To do: An exact, complete copy of the lines below is the expected answer.

Data excerpts:
■ ■ ■ ■ ■ ■ ■

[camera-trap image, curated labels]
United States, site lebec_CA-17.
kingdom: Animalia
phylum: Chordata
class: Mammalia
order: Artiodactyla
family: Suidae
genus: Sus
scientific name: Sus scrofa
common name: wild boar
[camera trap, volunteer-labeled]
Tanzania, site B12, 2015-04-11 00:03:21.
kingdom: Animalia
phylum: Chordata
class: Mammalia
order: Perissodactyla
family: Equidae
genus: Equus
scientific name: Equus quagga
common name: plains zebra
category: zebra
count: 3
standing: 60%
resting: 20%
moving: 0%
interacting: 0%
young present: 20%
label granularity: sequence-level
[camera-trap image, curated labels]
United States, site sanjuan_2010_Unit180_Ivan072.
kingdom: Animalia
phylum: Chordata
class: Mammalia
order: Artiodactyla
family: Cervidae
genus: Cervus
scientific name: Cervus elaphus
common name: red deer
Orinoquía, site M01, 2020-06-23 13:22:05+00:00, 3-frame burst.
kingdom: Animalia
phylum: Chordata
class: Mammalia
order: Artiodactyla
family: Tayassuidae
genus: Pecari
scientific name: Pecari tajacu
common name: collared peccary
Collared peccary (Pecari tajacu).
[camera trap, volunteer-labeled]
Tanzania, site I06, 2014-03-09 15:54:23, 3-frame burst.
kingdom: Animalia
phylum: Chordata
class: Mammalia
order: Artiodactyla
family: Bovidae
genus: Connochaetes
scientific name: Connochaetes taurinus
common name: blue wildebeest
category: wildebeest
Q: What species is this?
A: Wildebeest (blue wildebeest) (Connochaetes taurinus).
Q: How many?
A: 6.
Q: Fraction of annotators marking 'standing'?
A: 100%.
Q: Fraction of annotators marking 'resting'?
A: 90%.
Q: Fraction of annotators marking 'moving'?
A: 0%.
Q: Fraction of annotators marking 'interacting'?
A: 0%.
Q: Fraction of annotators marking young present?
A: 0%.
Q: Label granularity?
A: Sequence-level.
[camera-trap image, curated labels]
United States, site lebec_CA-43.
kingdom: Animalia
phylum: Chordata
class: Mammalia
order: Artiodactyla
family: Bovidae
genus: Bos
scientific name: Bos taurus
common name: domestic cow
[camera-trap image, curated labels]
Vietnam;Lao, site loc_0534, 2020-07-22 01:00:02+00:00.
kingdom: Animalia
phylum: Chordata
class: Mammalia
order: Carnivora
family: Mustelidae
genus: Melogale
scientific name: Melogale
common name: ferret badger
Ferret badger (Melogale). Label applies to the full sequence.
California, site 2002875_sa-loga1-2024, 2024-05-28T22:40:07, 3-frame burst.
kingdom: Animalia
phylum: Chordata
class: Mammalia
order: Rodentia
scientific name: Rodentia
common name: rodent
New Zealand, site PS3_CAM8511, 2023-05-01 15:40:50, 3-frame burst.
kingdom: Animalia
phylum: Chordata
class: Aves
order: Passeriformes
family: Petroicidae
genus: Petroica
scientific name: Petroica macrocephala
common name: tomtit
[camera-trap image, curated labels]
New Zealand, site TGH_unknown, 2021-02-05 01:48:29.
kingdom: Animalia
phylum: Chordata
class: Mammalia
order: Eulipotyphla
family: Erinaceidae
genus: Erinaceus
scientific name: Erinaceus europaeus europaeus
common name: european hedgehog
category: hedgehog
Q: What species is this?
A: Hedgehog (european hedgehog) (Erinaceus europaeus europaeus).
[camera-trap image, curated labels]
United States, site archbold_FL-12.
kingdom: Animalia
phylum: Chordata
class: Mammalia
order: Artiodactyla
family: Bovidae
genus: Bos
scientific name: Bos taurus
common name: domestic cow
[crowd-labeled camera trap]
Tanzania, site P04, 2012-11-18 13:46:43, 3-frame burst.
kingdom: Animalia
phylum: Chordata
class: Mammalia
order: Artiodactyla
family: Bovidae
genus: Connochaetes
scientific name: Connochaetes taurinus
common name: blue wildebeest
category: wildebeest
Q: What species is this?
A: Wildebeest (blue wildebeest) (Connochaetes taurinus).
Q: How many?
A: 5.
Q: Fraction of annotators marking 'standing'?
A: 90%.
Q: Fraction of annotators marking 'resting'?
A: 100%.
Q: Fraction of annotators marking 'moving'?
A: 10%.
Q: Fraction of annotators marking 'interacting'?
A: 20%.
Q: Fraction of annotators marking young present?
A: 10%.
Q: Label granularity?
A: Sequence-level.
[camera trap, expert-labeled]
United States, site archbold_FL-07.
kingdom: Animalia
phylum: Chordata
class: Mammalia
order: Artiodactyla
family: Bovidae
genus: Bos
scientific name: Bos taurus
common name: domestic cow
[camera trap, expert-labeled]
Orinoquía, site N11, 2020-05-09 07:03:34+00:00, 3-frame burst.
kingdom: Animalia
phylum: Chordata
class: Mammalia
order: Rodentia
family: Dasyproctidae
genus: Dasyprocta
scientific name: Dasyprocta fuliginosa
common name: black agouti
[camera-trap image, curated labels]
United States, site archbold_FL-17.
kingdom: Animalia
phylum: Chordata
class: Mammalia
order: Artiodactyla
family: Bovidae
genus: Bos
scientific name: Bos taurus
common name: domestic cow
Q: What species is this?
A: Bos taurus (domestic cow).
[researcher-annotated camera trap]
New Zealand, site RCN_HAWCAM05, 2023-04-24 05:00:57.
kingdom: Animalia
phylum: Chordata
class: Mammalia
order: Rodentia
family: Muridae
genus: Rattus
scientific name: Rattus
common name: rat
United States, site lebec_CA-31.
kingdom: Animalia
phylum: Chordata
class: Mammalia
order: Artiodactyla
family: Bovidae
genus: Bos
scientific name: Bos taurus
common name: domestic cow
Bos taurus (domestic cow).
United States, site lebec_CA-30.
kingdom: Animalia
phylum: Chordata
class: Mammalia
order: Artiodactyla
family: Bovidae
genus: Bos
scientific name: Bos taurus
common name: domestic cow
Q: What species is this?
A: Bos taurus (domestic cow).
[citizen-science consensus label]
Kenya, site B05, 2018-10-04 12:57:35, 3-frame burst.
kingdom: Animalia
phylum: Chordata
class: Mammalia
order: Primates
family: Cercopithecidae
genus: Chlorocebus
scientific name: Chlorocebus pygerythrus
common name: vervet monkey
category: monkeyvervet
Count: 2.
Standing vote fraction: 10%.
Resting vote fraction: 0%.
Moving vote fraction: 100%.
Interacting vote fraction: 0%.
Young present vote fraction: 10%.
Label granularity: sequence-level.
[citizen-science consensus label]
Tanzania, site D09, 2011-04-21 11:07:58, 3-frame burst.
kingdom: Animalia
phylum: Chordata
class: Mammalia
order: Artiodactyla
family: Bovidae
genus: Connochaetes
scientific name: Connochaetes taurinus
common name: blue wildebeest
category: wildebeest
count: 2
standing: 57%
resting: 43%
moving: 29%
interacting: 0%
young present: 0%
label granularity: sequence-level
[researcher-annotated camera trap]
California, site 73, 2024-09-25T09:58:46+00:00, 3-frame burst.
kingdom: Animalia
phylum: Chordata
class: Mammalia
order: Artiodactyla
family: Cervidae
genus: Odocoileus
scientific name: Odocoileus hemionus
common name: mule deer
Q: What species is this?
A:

■ ■ ■ ■ ■ ■ ■

Task solution:
[camera-trap image, curated labels]
United States, site lebec_CA-17.
kingdom: Animalia
phylum: Chordata
class: Mammalia
order: Artiodactyla
family: Suidae
genus: Sus
scientific name: Sus scrofa
common name: wild boar
[camera trap, volunteer-labeled]
Tanzania, site B12, 2015-04-11 00:03:21.
kingdom: Animalia
phylum: Chordata
class: Mammalia
order: Perissodactyla
family: Equidae
genus: Equus
scientific name: Equus quagga
common name: plains zebra
category: zebra
count: 3
standing: 60%
resting: 20%
moving: 0%
interacting: 0%
young present: 20%
label granularity: sequence-level
[camera-trap image, curated labels]
United States, site sanjuan_2010_Unit180_Ivan072.
kingdom: Animalia
phylum: Chordata
class: Mammalia
order: Artiodactyla
family: Cervidae
genus: Cervus
scientific name: Cervus elaphus
common name: red deer
Orinoquía, site M01, 2020-06-23 13:22:05+00:00, 3-frame burst.
kingdom: Animalia
phylum: Chordata
class: Mammalia
order: Artiodactyla
family: Tayassuidae
genus: Pecari
scientific name: Pecari tajacu
common name: collared peccary
Collared peccary (Pecari tajacu).
[camera trap, volunteer-labeled]
Tanzania, site I06, 2014-03-09 15:54:23, 3-frame burst.
kingdom: Animalia
phylum: Chordata
class: Mammalia
order: Artiodactyla
family: Bovidae
genus: Connochaetes
scientific name: Connochaetes taurinus
common name: blue wildebeest
category: wildebeest
Q: What species is this?
A: Wildebeest (blue wildebeest) (Connochaetes taurinus).
Q: How many?
A: 6.
Q: Fraction of annotators marking 'standing'?
A: 100%.
Q: Fraction of annotators marking 'resting'?
A: 90%.
Q: Fraction of annotators marking 'moving'?
A: 0%.
Q: Fraction of annotators marking 'interacting'?
A: 0%.
Q: Fraction of annotators marking young present?
A: 0%.
Q: Label granularity?
A: Sequence-level.
[camera-trap image, curated labels]
United States, site lebec_CA-43.
kingdom: Animalia
phylum: Chordata
class: Mammalia
order: Artiodactyla
family: Bovidae
genus: Bos
scientific name: Bos taurus
common name: domestic cow
[camera-trap image, curated labels]
Vietnam;Lao, site loc_0534, 2020-07-22 01:00:02+00:00.
kingdom: Animalia
phylum: Chordata
class: Mammalia
order: Carnivora
family: Mustelidae
genus: Melogale
scientific name: Melogale
common name: ferret badger
Ferret badger (Melogale). Label applies to the full sequence.
California, site 2002875_sa-loga1-2024, 2024-05-28T22:40:07, 3-frame burst.
kingdom: Animalia
phylum: Chordata
class: Mammalia
order: Rodentia
scientific name: Rodentia
common name: rodent
New Zealand, site PS3_CAM8511, 2023-05-01 15:40:50, 3-frame burst.
kingdom: Animalia
phylum: Chordata
class: Aves
order: Passeriformes
family: Petroicidae
genus: Petroica
scientific name: Petroica macrocephala
common name: tomtit
[camera-trap image, curated labels]
New Zealand, site TGH_unknown, 2021-02-05 01:48:29.
kingdom: Animalia
phylum: Chordata
class: Mammalia
order: Eulipotyphla
family: Erinaceidae
genus: Erinaceus
scientific name: Erinaceus europaeus europaeus
common name: european hedgehog
category: hedgehog
Q: What species is this?
A: Hedgehog (european hedgehog) (Erinaceus europaeus europaeus).
[camera-trap image, curated labels]
United States, site archbold_FL-12.
kingdom: Animalia
phylum: Chordata
class: Mammalia
order: Artiodactyla
family: Bovidae
genus: Bos
scientific name: Bos taurus
common name: domestic cow
[crowd-labeled camera trap]
Tanzania, site P04, 2012-11-18 13:46:43, 3-frame burst.
kingdom: Animalia
phylum: Chordata
class: Mammalia
order: Artiodactyla
family: Bovidae
genus: Connochaetes
scientific name: Connochaetes taurinus
common name: blue wildebeest
category: wildebeest
Q: What species is this?
A: Wildebeest (blue wildebeest) (Connochaetes taurinus).
Q: How many?
A: 5.
Q: Fraction of annotators marking 'standing'?
A: 90%.
Q: Fraction of annotators marking 'resting'?
A: 100%.
Q: Fraction of annotators marking 'moving'?
A: 10%.
Q: Fraction of annotators marking 'interacting'?
A: 20%.
Q: Fraction of annotators marking young present?
A: 10%.
Q: Label granularity?
A: Sequence-level.
[camera trap, expert-labeled]
United States, site archbold_FL-07.
kingdom: Animalia
phylum: Chordata
class: Mammalia
order: Artiodactyla
family: Bovidae
genus: Bos
scientific name: Bos taurus
common name: domestic cow
[camera trap, expert-labeled]
Orinoquía, site N11, 2020-05-09 07:03:34+00:00, 3-frame burst.
kingdom: Animalia
phylum: Chordata
class: Mammalia
order: Rodentia
family: Dasyproctidae
genus: Dasyprocta
scientific name: Dasyprocta fuliginosa
common name: black agouti
[camera-trap image, curated labels]
United States, site archbold_FL-17.
kingdom: Animalia
phylum: Chordata
class: Mammalia
order: Artiodactyla
family: Bovidae
genus: Bos
scientific name: Bos taurus
common name: domestic cow
Q: What species is this?
A: Bos taurus (domestic cow).
[researcher-annotated camera trap]
New Zealand, site RCN_HAWCAM05, 2023-04-24 05:00:57.
kingdom: Animalia
phylum: Chordata
class: Mammalia
order: Rodentia
family: Muridae
genus: Rattus
scientific name: Rattus
common name: rat
United States, site lebec_CA-31.
kingdom: Animalia
phylum: Chordata
class: Mammalia
order: Artiodactyla
family: Bovidae
genus: Bos
scientific name: Bos taurus
common name: domestic cow
Bos taurus (domestic cow).
United States, site lebec_CA-30.
kingdom: Animalia
phylum: Chordata
class: Mammalia
order: Artiodactyla
family: Bovidae
genus: Bos
scientific name: Bos taurus
common name: domestic cow
Q: What species is this?
A: Bos taurus (domestic cow).
[citizen-science consensus label]
Kenya, site B05, 2018-10-04 12:57:35, 3-frame burst.
kingdom: Animalia
phylum: Chordata
class: Mammalia
order: Primates
family: Cercopithecidae
genus: Chlorocebus
scientific name: Chlorocebus pygerythrus
common name: vervet monkey
category: monkeyvervet
Count: 2.
Standing vote fraction: 10%.
Resting vote fraction: 0%.
Moving vote fraction: 100%.
Interacting vote fraction: 0%.
Young present vote fraction: 10%.
Label granularity: sequence-level.
[citizen-science consensus label]
Tanzania, site D09, 2011-04-21 11:07:58, 3-frame burst.
kingdom: Animalia
phylum: Chordata
class: Mammalia
order: Artiodactyla
family: Bovidae
genus: Connochaetes
scientific name: Connochaetes taurinus
common name: blue wildebeest
category: wildebeest
count: 2
standing: 57%
resting: 43%
moving: 29%
interacting: 0%
young present: 0%
label granularity: sequence-level
[researcher-annotated camera trap]
California, site 73, 2024-09-25T09:58:46+00:00, 3-frame burst.
kingdom: Animalia
phylum: Chordata
class: Mammalia
order: Artiodactyla
family: Cervidae
genus: Odocoileus
scientific name: Odocoileus hemionus
common name: mule deer
Q: What species is this?
A:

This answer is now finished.